SUPPLIED PASSAGE:
====

- Original 1963 theatrical release poster
- Written by: Steve Bennett; Peter Miles;
- Directed by: David Bradley
- Starring: Walter Stocker; Audrey Caire; Carlos Rivas; John Holland; Marshall Reed;
- Music by: Don Hulette
- Country of origin: United States
- Original language: English

Production
- Producer: Carl Edwards
- Cinematography: Stanley Cortez
- Editor: Alan Marks
- Running time: 91 minutes

Original release
- Release: August 18, 1968

= They Saved Hitler's Brain =

1968 television film directed by David Bradley

They Saved Hitler's Brain is a 1968 TV movie directed by David Bradley. It was adapted for television from a shorter 1963 theatrical feature film, Madmen of Mandoras, directed by Bradley and produced by Carl Edwards. The film was lengthened by about 20 minutes with additional footage shot by UCLA students at the request of the distributor. It is often cited as being one of the worst films ever made.

==Plot==
World War II is over, and Nazi officials remove Adolf Hitler's living head and hide it in the fictional South American country of Mandoras, so that they can resurrect Nazi Germany in the future. Fast-forwarding into the 1960s, the surviving officials kidnap a scientist with expertise in nerve gas in an attempt to conquer the world. The scientist's son-in-law, who is a security operative, and the scientist's daughter travel to Mandoras to rescue the scientist and foil the evil plot.

====

JOBS:
A) Using the passage on They Saved Hitler's Brain, answer these:
(i) Who handled the cinematography?
(ii) Who was the editor?
(iii) In which fictional country do the Nazi officials hide Hitler's head?
B) Pick up the passage on They Saved Hitler's Brain right after its final sentence and keep writing.

Image and question listing:
====

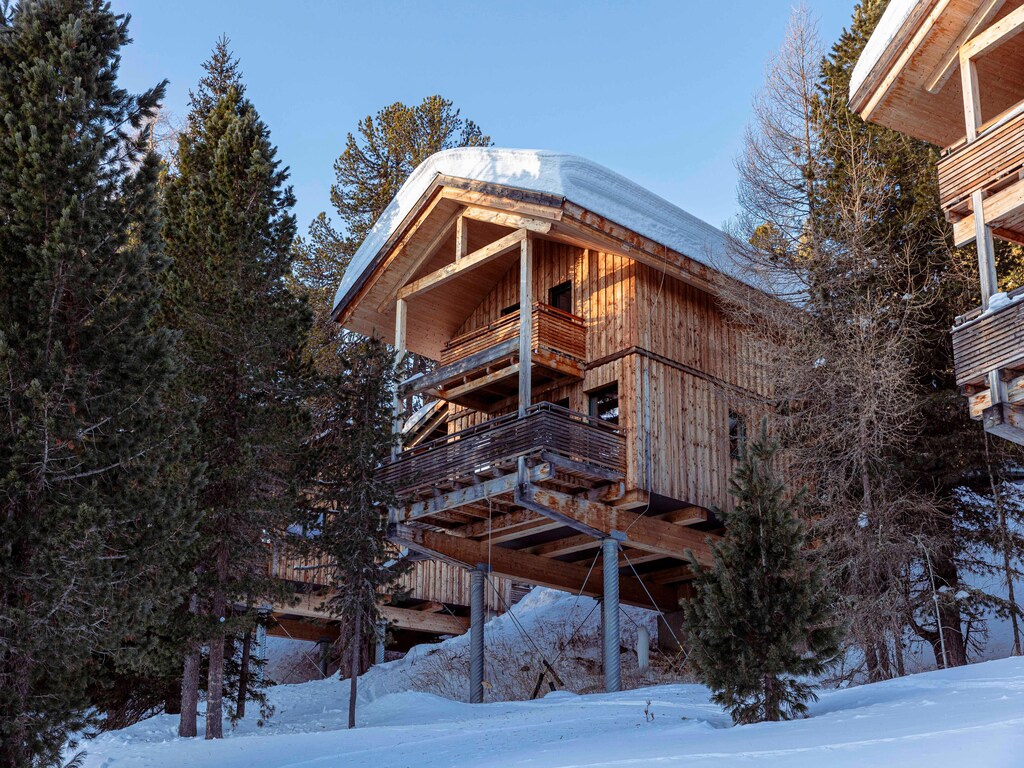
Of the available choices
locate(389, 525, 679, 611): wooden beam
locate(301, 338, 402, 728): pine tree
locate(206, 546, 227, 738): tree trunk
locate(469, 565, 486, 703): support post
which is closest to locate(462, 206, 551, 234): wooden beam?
locate(301, 338, 402, 728): pine tree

====

ANSWERS BY TASK:
A)
(i) Stanley Cortez
(ii) Alan Marks
(iii) Mandoras

B)
==Cast==
- Walter Stocker as Phil Day
- Audrey Caire as Kathy Coleman "K.C." Day
- Carlos Rivas as Camino Padua / Teo Padua
- John Holland as Prof. John Coleman
- Marshall Reed as Frank Dvorak
- Scott Peters as David Garrick
- Keith Dahle as Tom Sharon
- Dani Lynn as Suzanne Coleman
- Nestor Paiva as Police Chief Alaniz
- Pedro Regas as Presidente Juan Padua
- Bill Freed as Adolf Hitler

==Production==
Shot in 1962 under the working title The Return of Mr.H, the film was eventually released in 1963 for a limited showing with the title Madmen of Mandoras. Paragon Films acquired the rights to the film and shot 18 more minutes of footage to give a running time of over 90 minutes in order to obtain a higher fee when sold to television where it was included in a package of films.

==Parodies in popular culture==
===In The Simpsons===
- In the season 4 episode Duffless, Hitler's severed head is seen in a jar on a conveyer belt in the Duff Brewery.
- In the season 7 episode, Marge Be Not Proud, one of the video games in the Try-n-Save is titled "Save Hitler's Brain."
- In the season 7 finale, "Raging Abe Simpson and His Grumbling Grandson in The Curse of the Flying Hellfish", Abe Simpson mutters "Now they'll never save your brain, Hitler." before attempting to assassinate Hitler.
- The penultimate episode of the 10th season, "They Saved Lisa's Brain", is a play on the film's title.
- Simpsons Comics referenced the title in the story "They Saved Homer's Brain" in 1996.

===In other media===
- In 1986, the film was featured in an episode of the Canned Film Festival.
- In a story arc in Action Comics from 1988, Lex Luthor, learning that he is dying, stages his own death and has his brain preserved in a jar while wired to a computer, while a new body is cloned for him. He then re-emerges as his supposed illegitimate son Alexander Luthor, Jr. The story arc was collected in 2000 in a trade paperback titled They Saved Luthor's Brain!.
- Los Angeles punk band Angry Samoans included the song "They Saved Hitler's Cock" on their 1982 album Back from Samoa.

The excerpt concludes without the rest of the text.